Domestic energy prices sustained their gradual upward trajectory, as the average cost of gasoline firmed by 1.3%, month-on-month, to $5.47 per gallon in June, while the price of diesel declined marginally by 0.4% to $5.06 per gallon. Relative to the same period of 2013, both fuels rose by 1.5% and 0.2%, respectively.
The Government’s overall deficit for the eleven months of FY2013/14, narrowed by $65.0 million (14.6%) to $379.0 million, as growth in total receipts of $77.1 million (6.2%) to $1,327.4 million, outpaced the $12.1 million (0.7%) increase in aggregate expenditure to $1,706.4 million. Revenue performance featured a $47.6 million (36.8%) hike in non-tax receipts, to $176.9 million, explained by increases in fines, forfeits & administrative fees, and a dividend boosted increment to income from “other sources”, of $35.5 million (40.9%) and $18.5 million (59.1%), respectively. The tax component was higher by $29.1 million (2.6%) at $1,150.0 million, as business & professional fees firmed by $63.6 million (54.7%), reflecting the implementation of a new broad-based, graduated fee schedule for businesses, based on turnover, and the increase in fees for international banks and trust companies. In contrast, non-trade tax receipts fell by $12.4 million (3.0%), as departure tax revenues declined by $20.3 million (15.5%) from the prior year, when one-off inflows from a major carrier boosted this category. In addition, receipts from taxes levied on both property sales and existing structures, contracted by $2.2 million (2.7%) and $1.3 million (1.3%), respectively; however, revenues from other “non-allocated” taxes firmed by 43.1% ($11.3 million).

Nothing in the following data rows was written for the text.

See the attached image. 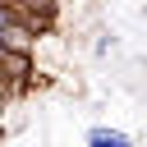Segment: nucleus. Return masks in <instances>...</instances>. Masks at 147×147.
<instances>
[{"mask_svg":"<svg viewBox=\"0 0 147 147\" xmlns=\"http://www.w3.org/2000/svg\"><path fill=\"white\" fill-rule=\"evenodd\" d=\"M87 147H133V142L119 129H87Z\"/></svg>","mask_w":147,"mask_h":147,"instance_id":"1","label":"nucleus"},{"mask_svg":"<svg viewBox=\"0 0 147 147\" xmlns=\"http://www.w3.org/2000/svg\"><path fill=\"white\" fill-rule=\"evenodd\" d=\"M0 60H5V55H0Z\"/></svg>","mask_w":147,"mask_h":147,"instance_id":"2","label":"nucleus"}]
</instances>
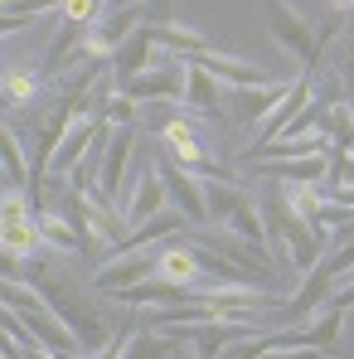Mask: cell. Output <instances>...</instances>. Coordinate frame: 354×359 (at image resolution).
<instances>
[{
	"mask_svg": "<svg viewBox=\"0 0 354 359\" xmlns=\"http://www.w3.org/2000/svg\"><path fill=\"white\" fill-rule=\"evenodd\" d=\"M267 238H272V243H287L296 272H311V267L325 257V252H320V233H315V229H311V224L292 209L287 184H272V189H267Z\"/></svg>",
	"mask_w": 354,
	"mask_h": 359,
	"instance_id": "6da1fadb",
	"label": "cell"
},
{
	"mask_svg": "<svg viewBox=\"0 0 354 359\" xmlns=\"http://www.w3.org/2000/svg\"><path fill=\"white\" fill-rule=\"evenodd\" d=\"M204 199H209V224H224L229 233L247 243H267V219H257V204L229 184V180H204Z\"/></svg>",
	"mask_w": 354,
	"mask_h": 359,
	"instance_id": "7a4b0ae2",
	"label": "cell"
},
{
	"mask_svg": "<svg viewBox=\"0 0 354 359\" xmlns=\"http://www.w3.org/2000/svg\"><path fill=\"white\" fill-rule=\"evenodd\" d=\"M262 10H267V29H272V39L282 44V54H292L301 59V68H311V63H320V34L311 29V20L296 10L292 0H262Z\"/></svg>",
	"mask_w": 354,
	"mask_h": 359,
	"instance_id": "3957f363",
	"label": "cell"
},
{
	"mask_svg": "<svg viewBox=\"0 0 354 359\" xmlns=\"http://www.w3.org/2000/svg\"><path fill=\"white\" fill-rule=\"evenodd\" d=\"M117 93H126L131 102H179L184 97V59L179 54L156 59V68L136 73L131 83H121Z\"/></svg>",
	"mask_w": 354,
	"mask_h": 359,
	"instance_id": "277c9868",
	"label": "cell"
},
{
	"mask_svg": "<svg viewBox=\"0 0 354 359\" xmlns=\"http://www.w3.org/2000/svg\"><path fill=\"white\" fill-rule=\"evenodd\" d=\"M156 165H161V180H165V189H170V204L189 214V224H209V199H204V180L194 175V170H184L175 156H161Z\"/></svg>",
	"mask_w": 354,
	"mask_h": 359,
	"instance_id": "5b68a950",
	"label": "cell"
},
{
	"mask_svg": "<svg viewBox=\"0 0 354 359\" xmlns=\"http://www.w3.org/2000/svg\"><path fill=\"white\" fill-rule=\"evenodd\" d=\"M179 330H184L189 350H194L199 359H219L229 345H238V340H247V335H252V325H247V320H229V316L194 320V325H179Z\"/></svg>",
	"mask_w": 354,
	"mask_h": 359,
	"instance_id": "8992f818",
	"label": "cell"
},
{
	"mask_svg": "<svg viewBox=\"0 0 354 359\" xmlns=\"http://www.w3.org/2000/svg\"><path fill=\"white\" fill-rule=\"evenodd\" d=\"M189 248H204V252L233 262V267H243L247 277H267V243H247V238H238V233L224 229V233H199Z\"/></svg>",
	"mask_w": 354,
	"mask_h": 359,
	"instance_id": "52a82bcc",
	"label": "cell"
},
{
	"mask_svg": "<svg viewBox=\"0 0 354 359\" xmlns=\"http://www.w3.org/2000/svg\"><path fill=\"white\" fill-rule=\"evenodd\" d=\"M184 59V54H179ZM184 102L194 107V112H204V117H229V88L204 68L199 59H184Z\"/></svg>",
	"mask_w": 354,
	"mask_h": 359,
	"instance_id": "ba28073f",
	"label": "cell"
},
{
	"mask_svg": "<svg viewBox=\"0 0 354 359\" xmlns=\"http://www.w3.org/2000/svg\"><path fill=\"white\" fill-rule=\"evenodd\" d=\"M102 131H107V121H102V112H83V117L73 121L68 131H63L59 151H54V161H49V175H68L97 141H102Z\"/></svg>",
	"mask_w": 354,
	"mask_h": 359,
	"instance_id": "9c48e42d",
	"label": "cell"
},
{
	"mask_svg": "<svg viewBox=\"0 0 354 359\" xmlns=\"http://www.w3.org/2000/svg\"><path fill=\"white\" fill-rule=\"evenodd\" d=\"M296 78H277L267 88H229V117L247 121V126H262V121L277 112V102L292 93Z\"/></svg>",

Government spending on current items expanded by $36.9 million (2.7%) to $1,430.5 million. Specifically, the reclassification of certain health care-related outlays, from purchases in goods & services to transfers, contributed mainly to the $34.1 million (11.3%) fall in the former and the $54.6 million (10.0%) hike in the latter. Additionally, interest payments expanded by $12.7 million (6.7%), buoyed by the higher stock of outstanding debt, while outlays for wages & salaries advanced by $16.4 million (3.0%). Capital expenditure contracted by $2.1 million (1.0%) to $208.5 million, as the $51.0 million (29.9%) decrease in infrastructural spending, and $12.1 million reduction in transfers to non-financial public enterprises were completely offset by a four-fold surge in outlays for asset acquisitions, of $62.1 million to $86.8 million—primarily associated with the delivery of one of a series of new vessels acquired by the Defence Force.
The deficit for the eleven-month period was financed from both external and domestic sources. External borrowings totaled $425.8 million, and comprised a US$300.0 million bond and $125.8 million in project-based loan proceeds, while domestic financing, at $466.0 million, included short-term foreign currency loans ($191.0 million), long-term bonds ($115.0 million), Treasury bills ($81.0 million) and loans & advances ($79.0 million).